Яков словно только и ждал этих слов. Поднялся и ушел в свою комнату. Егор Саввич проводил его взглядом, вздохнул и тоже встал. В кухне на скамейке сидел Сморчок. Увидев хозяина, живо вскочил, угодливо поклонился.
— Егору Саввичу мое почтение.
— Ладно, ладно, — отмахнулся тот. После разговора с сыном он был не в духе. — Не люблю я этого, знаешь ведь.
— Не гневайся, Егор Саввич, на убогого.
Мелентьевна собрала на стол. Сморчок послушно вымыл руки и принялся за еду. Как всегда, ел он жадно, торопливо, словно боялся, что ему не дадут съесть все. Временами он выразительно поглядывал на шкафчик, где стоял графин с водкой, вздыхал, но попросить не смел, а хозяин, будто не замечая его взглядов и вздохов, расспрашивал о новостях. Тот подробно передавал ему все, что знал. Новая должность позволяла Сморчку все время находиться в конторе, быть в кабинетах директора и секретаря партийной ячейки, слышать их разговоры, быть постоянно в курсе всех дел. Сыромолотова устраивало это, он даже стал ласковее со Сморчком и без лишней воркотни давал ему небольшие суммы, а тот незамедлительно пропивал деньги.
На этот раз Сморчок не засиделся. Он теперь и ночевал в конторе, чтобы утром, встав пораньше, затопить печи до прихода людей. На дорогу Егор Саввич все-таки налил старику полный стакан водки, и тот ушел довольный.

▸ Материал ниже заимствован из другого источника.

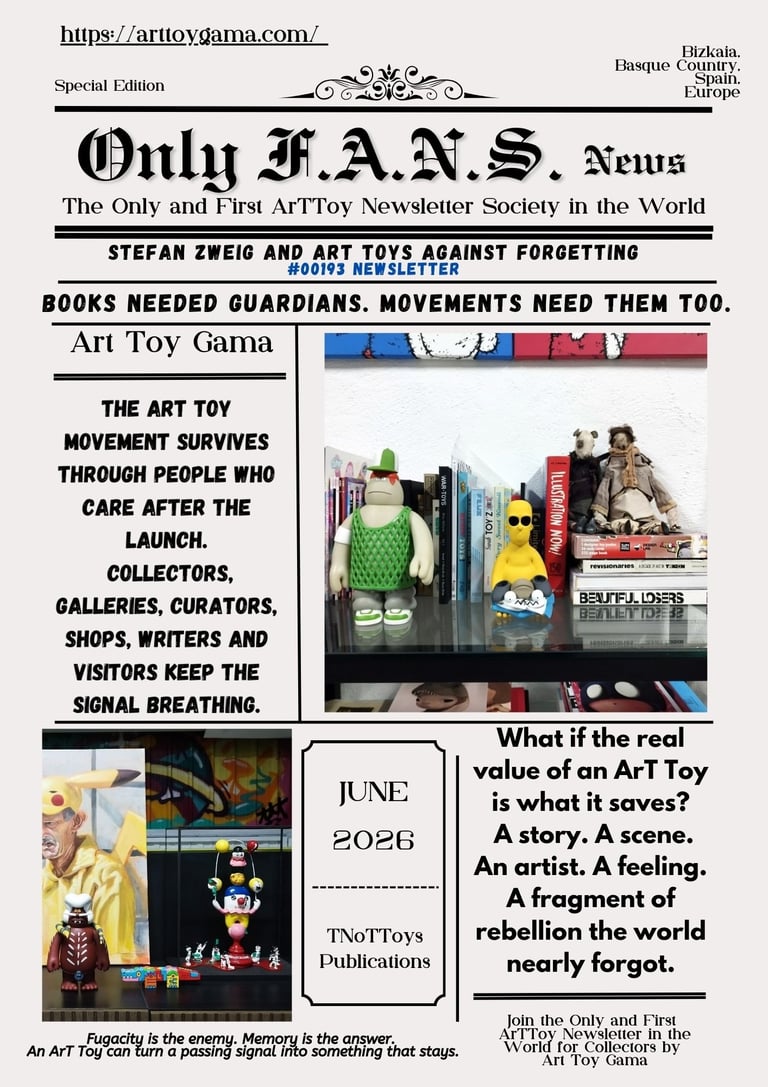Stefan Zweig and ArT Toys Against Forgetting
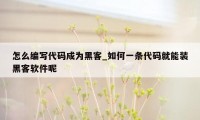 怎么编写代码成为黑客_如何一条代码就能装黑客软件呢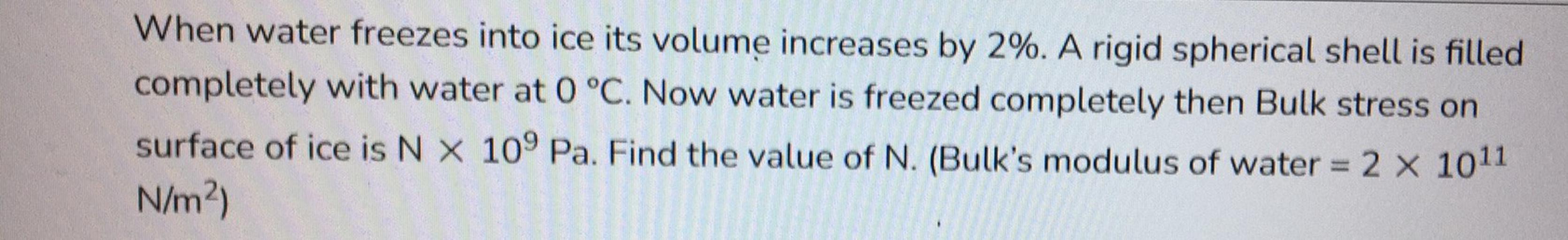 When water freezes into ice its volume increases by Physics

А через две недели в доме Сыромолотовых играли свадьбу. Собственно, торжества не было. Неудобно после недавней смерти жены затевать пышное гулянье. Не было «именитых» гостей — приискового начальства. Правда, Егор Саввич пригласил и Майского, и Петровского, и Слепова, но когда каждый из них, поблагодарив, сказал, что едва ли сможет прийти, он не настаивал. Важно, что приличие соблюдено. Пришло несколько знакомых, ближайшие соседи. Родственников в Зареченске у Сыромолотова не было, у сироты-невесты — тоже. На угощение Егор Саввич не поскупился: всякой еды и питья поставил вдоволь.

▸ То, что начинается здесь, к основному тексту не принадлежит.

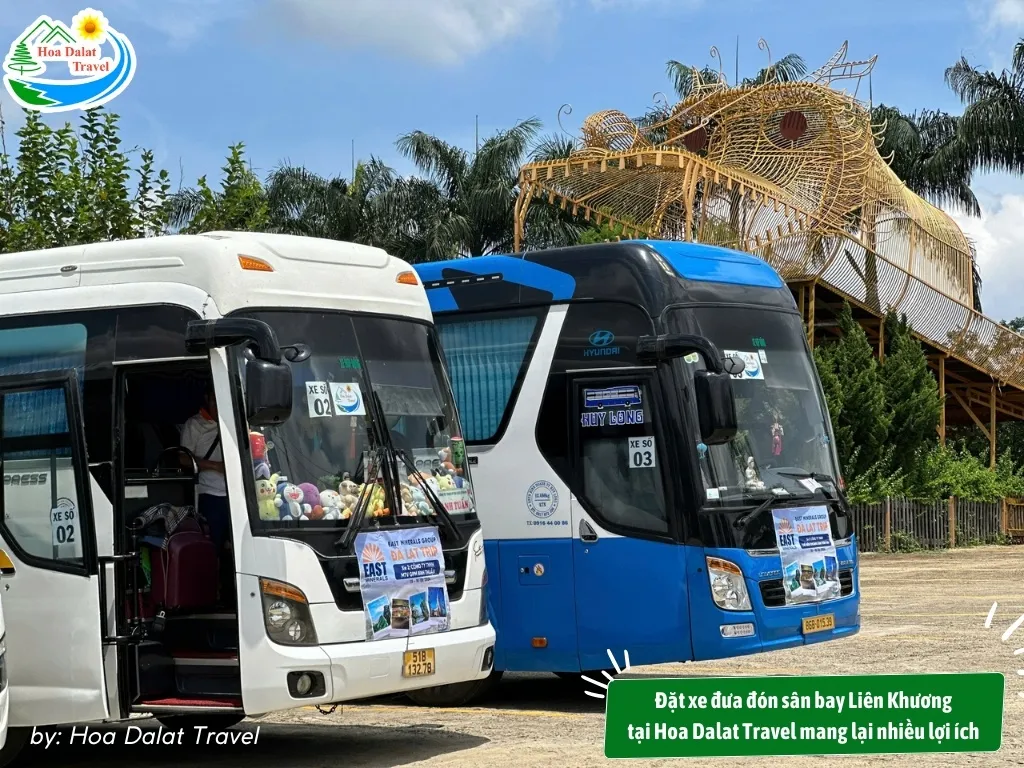 Đặt xe đưa đón sân bay Liên Khương tại Hoa Dalat Travel mang lại nhiều lợi ích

Жених и невеста, как и полагается по обычаю, сидели рядышком в конце длинного стола и не глядели друг на друга, словно все, что происходило в комнате, их не касалось. Яков в новом черном костюме-тройке и белой накрахмаленной рубашке выглядел старше своих лет. Он мрачно пил вино и почти ничего не ел. Весь наряд Дуни — простенькое белое платье с оборками, сшить его помогла Мелентьевна, а денег на ткань дал Сыромолотов. Невеста была на два года моложе своего жениха, примерно одного с ним роста, довольно пышнотелая, с крепкими рабочими руками, не красавица, но и не уродина. Обыкновенное, ничем не примечательное лицо, со здоровым румянцем во всю щеку. Дуня сидела не шелохнувшись, опустив глаза. Если кто-нибудь ее окликал, она вздрагивала, на миг поднимала ресницы и в чистых голубых глазах мелькал испуг.